• **Objetivo del ejercicio**:
Continúa el testimonio sobre los cines de Oberá que aparece más abajo, empezando justo después de su última oración.

• **Fragmento de origen**:
====================
Mucha gente lo recuerda como boletero del cine, un segundo trabajo que tenía por las noches…
Claro, era una entradita más. El cine en Oberá nació en el Recreativo y estaba a cargo de un señor Úbeda, que después vendió y se fue a Eldorado. Luego vinieron el cine Argentino y después el América, de Dante Boni. Más tarde el cine Mundial, donde el proyector era Pan Dulce (Gregorio Bresco). El último dueño del Mundial, Sherer, puso una pista de baila afuera. Hicieron un riel para que corran las cámaras y así proyectar en la parte abierta del patio. Se armaban mesas redondas donde la gente cenaba o tomaba cerveza mirando películas. Esa fue una gran diversión por muchos años. Por último, apareció el cine Ateneo, el cine parroquial, donde fui boletero. Después trabajé en el cine Rex. Recuerdo el tremendo éxito que fue Tiburón 1 de 1975 y Tiburón 2 del 78. Y las películas de vaqueros siempre fueron exitosas.
====================
• **Contenido del conjunto**:
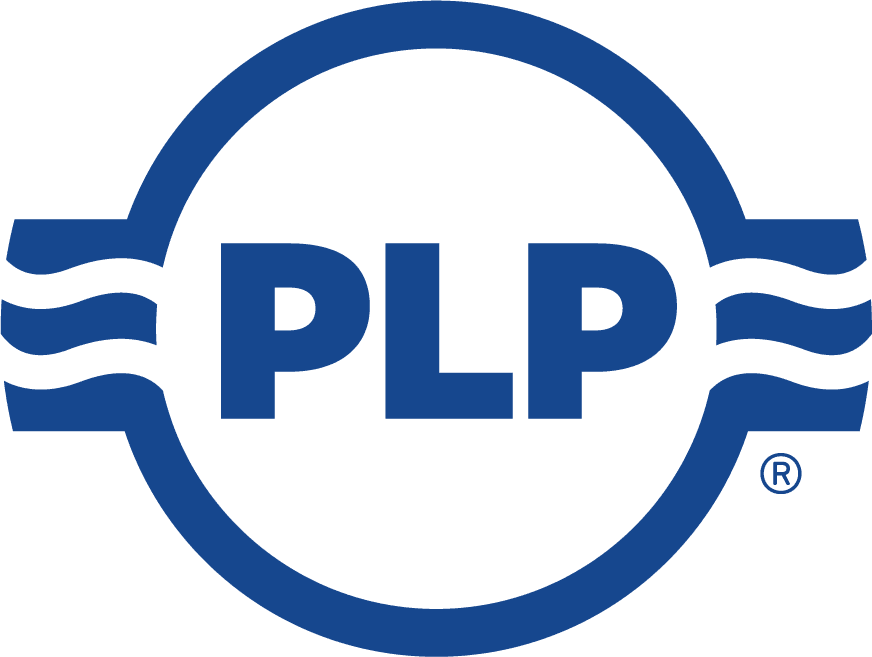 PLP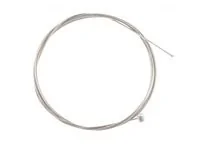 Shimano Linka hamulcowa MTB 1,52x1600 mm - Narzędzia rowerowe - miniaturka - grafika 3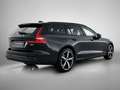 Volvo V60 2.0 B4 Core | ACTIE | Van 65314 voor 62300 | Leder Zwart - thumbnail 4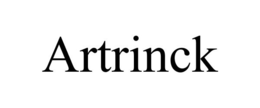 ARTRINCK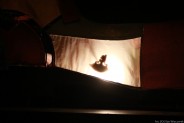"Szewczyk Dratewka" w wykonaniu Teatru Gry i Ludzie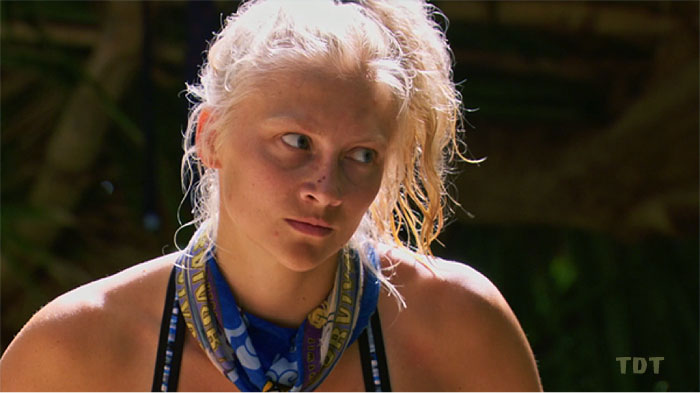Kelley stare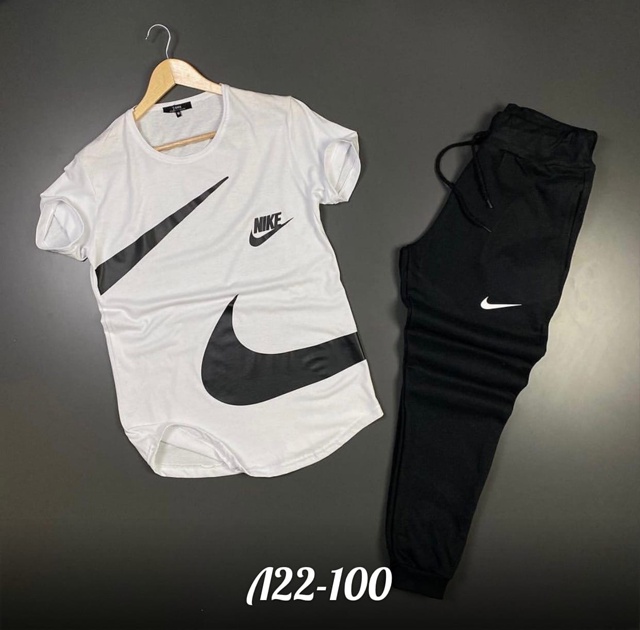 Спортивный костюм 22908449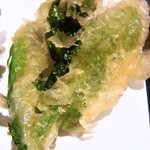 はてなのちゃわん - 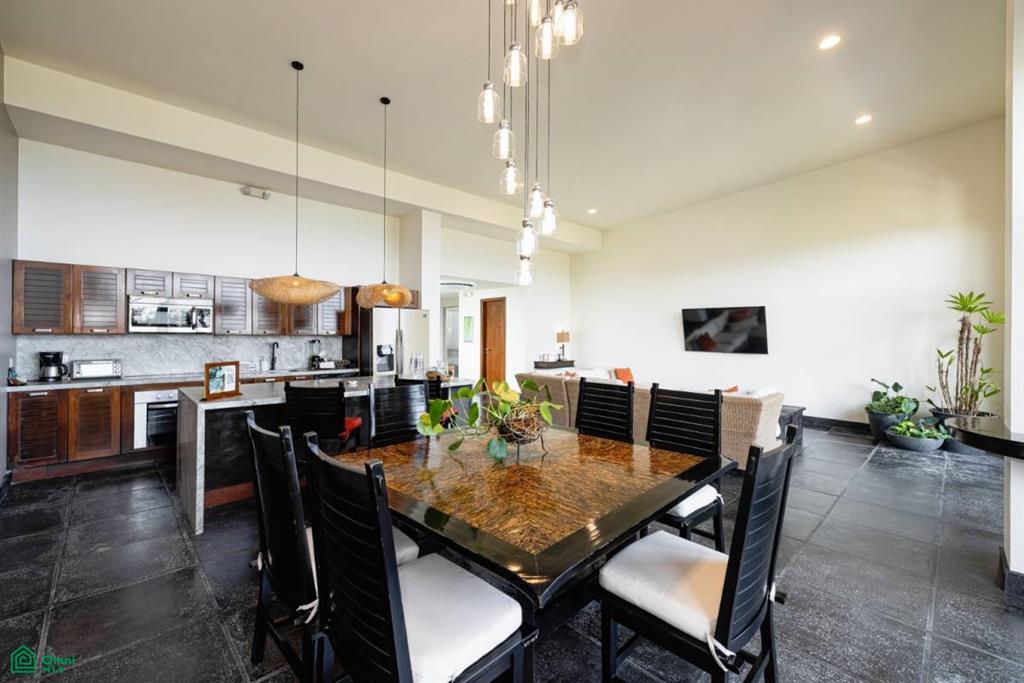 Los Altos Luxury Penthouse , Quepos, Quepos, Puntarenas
====================
• **Respuesta a continuación**:
¿Cómo se lleva con la tecnología? ¿Usa celular o sólo el teléfono fijo?
Tengo un celular, pero no uso. Mis hijos me insisten y no hay caso, no entiendo tantos botones. Pero a mucha gente mayor le pasa lo mismo y les complica para muchas cosas. La tecnología no siempre es para bien, a veces deja gente afuera. Mirá lo que pasa en el centro con el estacionamiento (SEM), que mucha gente ni estaciona más porque hay que pagar con el celular. Hay gente mayor no tiene celular ni entiende, por eso pienso que deberían contemplar a todos y buscar alguna solución. Por qué no se puede pagar en efectivo. Para los mayores de 70 años es difícil aprender a manejar el celular. Yo sé porque me pasa. Por eso yo digo que la tecnología avanzó para bien y para mal. Por ejemplo, lo que pasa con la delincuencia por medio de la tecnología, las estafas que hay todo el tiempo.
Memorioso y fanático del fútbol como es, ¿estuvo en la cancha aquel 18 de noviembre de 1973 cuando la selección obereña de fútbol recibió a Río Cuarto y el partido fue suspendido por graves incidentes?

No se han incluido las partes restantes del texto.